A phase II trial of oral gimatecan for recurrent glioblastoma.

机构信息

Johnnie L. Cochran Jr. Brain Tumor Center, 8631 West Third St, Suite 410E, Los Angeles, CA 90048, USA.

出版信息

J Neurooncol. 2013 Feb;111(3):347-53. doi: 10.1007/s11060-012-1023-0. Epub 2012 Dec 12.

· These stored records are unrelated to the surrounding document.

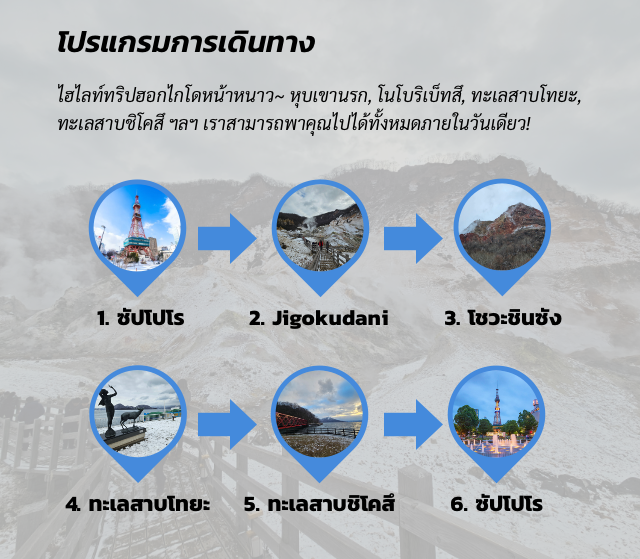 โปรแกรมการเดินทาง

ไฮไลท์ทริปฮอกไกโดหน้าหนาว~ หุบเขานรก, โนโบริเบ็ทสึ, ทะเลสาบโทยะ, ทะเลสาบชิโคสึ ฯลฯ เราสามารถพาคุณไปได้ทั้งหมดภายในวันเดียว!

1. ซัปโปโร

2. Jigokudani

3. โชวะชินซัง

4. ทะเลสาบโทยะ

5. ทะเลสาบชิโคสึ

6. ซัปโปโร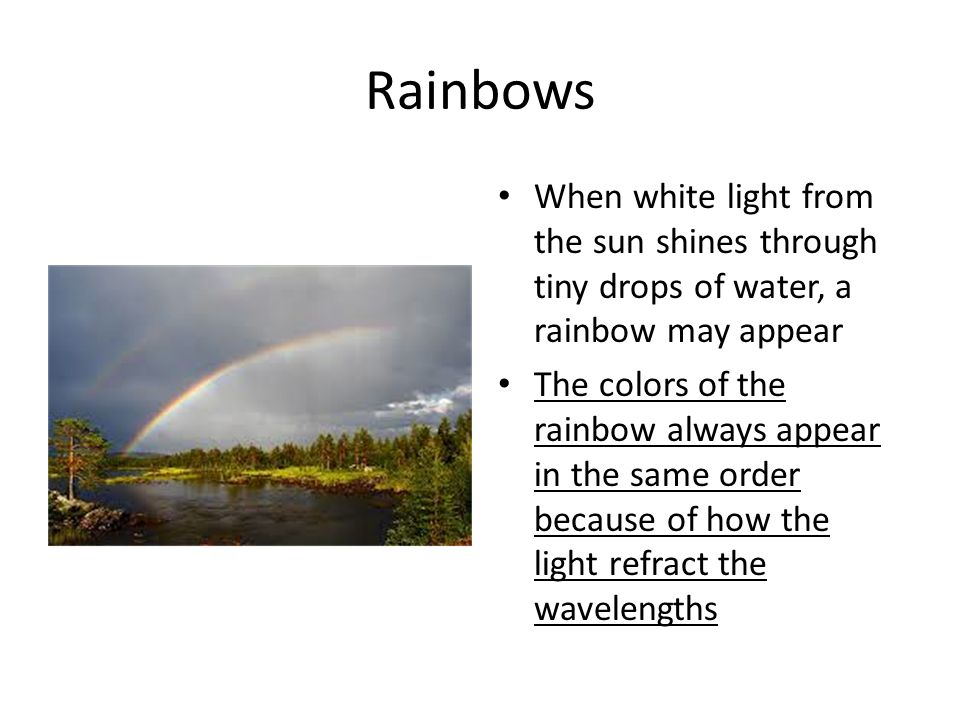 Rainbows

• When white light from the sun shines through tiny drops of water, a rainbow may appear
• The colors of the rainbow always appear in the same order because of how the light refract the wavelengths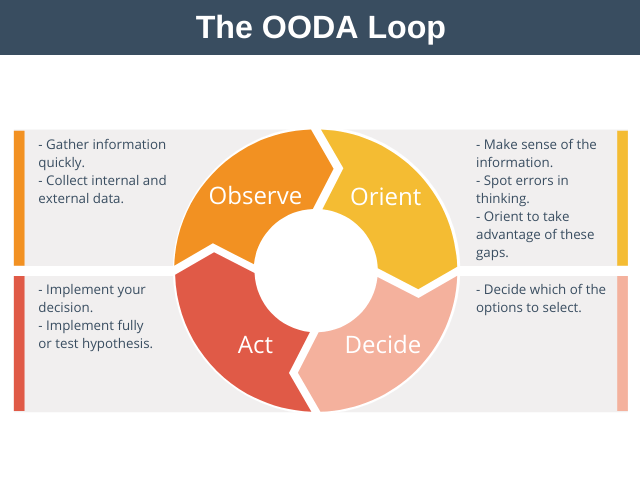 The OODA Loop

- Gather information quickly.
- Collect internal and external data.

Observe

Orient

- Make sense of the information.
- Spot errors in thinking.
- Orient to take advantage of these gaps.

- Implement your decision.
- Implement fully or test hypothesis.

Act

Decide

- Decide which of the options to select.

DOI:10.1007/s11060-012-1023-0
PMID:23232808
Abstract

Gimatecan is a lipophilic oral camptothecin analogue with preclinical activity in glioma models. We conducted a multicenter phase II trial to evaluate the efficacy of gimatecan in adults with recurrent glioblastoma. Eligibility criteria included ≤1 prior treatment for recurrent disease, age ≥18, Eastern Cooperative Oncology Group performance status 0-1, and normal organ function. Patients taking enzyme-inducing anti-seizure medications were excluded. Gimatecan 1.22 mg/m(2) was given orally once daily for 5 consecutive days during each 28-day cycle. The primary endpoint was progression-free survival at 6 months. A Simon 2-stage optimal design was used in which 19 patients were evaluated in the 1st stage, with an additional 36 patients accrued if >4 patients in stage 1 achieved PFS at 6 months. 29 patients were enrolled in the study, with median age of 58 years (range, 25-77 years); 58.6 % female. All patients received prior surgery, radiation therapy, and at least one chemotherapy regimen. The daily dose was reduced to 1.0 mg/m(2) after four of the first 10 patients experienced grade 4 hematologic toxicity. Treatment-related grade 3/4 toxicities included thrombocytopenia (17.2 %), leukopenia (17.2 %) and neutropenia (10.3 %). None of the 19 patients treated at 1.0 mg/m(2)/day experienced grade 4 hematologic toxicity. One patient had a partial radiographic response by modified Macdonald criteria. Only 3 patients (12 %) were progression-free at 6 months. Median time to progression was 12.0 weeks (7.0, 17.0).Treatment with gimatecan 1.0 mg/m(2)/day for 5 days, repeated every 28-days showed minimal efficacy.

摘要

希美纳是一种亲脂性的口服喜树碱类似物,在神经胶质瘤模型中有临床前活性。我们进行了一项多中心 II 期试验,以评估希美纳在复发性胶质母细胞瘤成人患者中的疗效。入选标准包括:≤1 次复发疾病的治疗,年龄≥18 岁,东部肿瘤协作组表现状态 0-1,和正常的器官功能。正在服用酶诱导抗癫痫药物的患者被排除在外。希美纳 1.22mg/m2,每天口服一次,连续 5 天,每 28 天为一个周期。主要终点是 6 个月时的无进展生存期。采用 Simon 2 期最优设计,第 1 阶段评估了 19 例患者,如果第 1 阶段中>4 例患者在 6 个月时达到无进展生存期,则额外入组 36 例患者。该研究共入组 29 例患者,中位年龄为 58 岁(范围:25-77 岁);58.6%为女性。所有患者均接受了手术、放疗和至少一种化疗方案的治疗。在最初的 10 例患者中的 4 例发生 4 级血液学毒性后,将每日剂量减少至 1.0mg/m2。与治疗相关的 3/4 级毒性包括血小板减少症(17.2%)、白细胞减少症(17.2%)和中性粒细胞减少症(10.3%)。接受 1.0mg/m2/天治疗的 19 例患者中没有 1 例发生 4 级血液学毒性。根据改良的 MacDonald 标准,有 1 例患者出现部分放射学反应。仅 3 例(12%)患者在 6 个月时无进展。中位进展时间为 12.0 周(7.0,17.0)。希美纳 1.0mg/m2/天,连用 5 天,每 28 天重复一次,疗效甚微。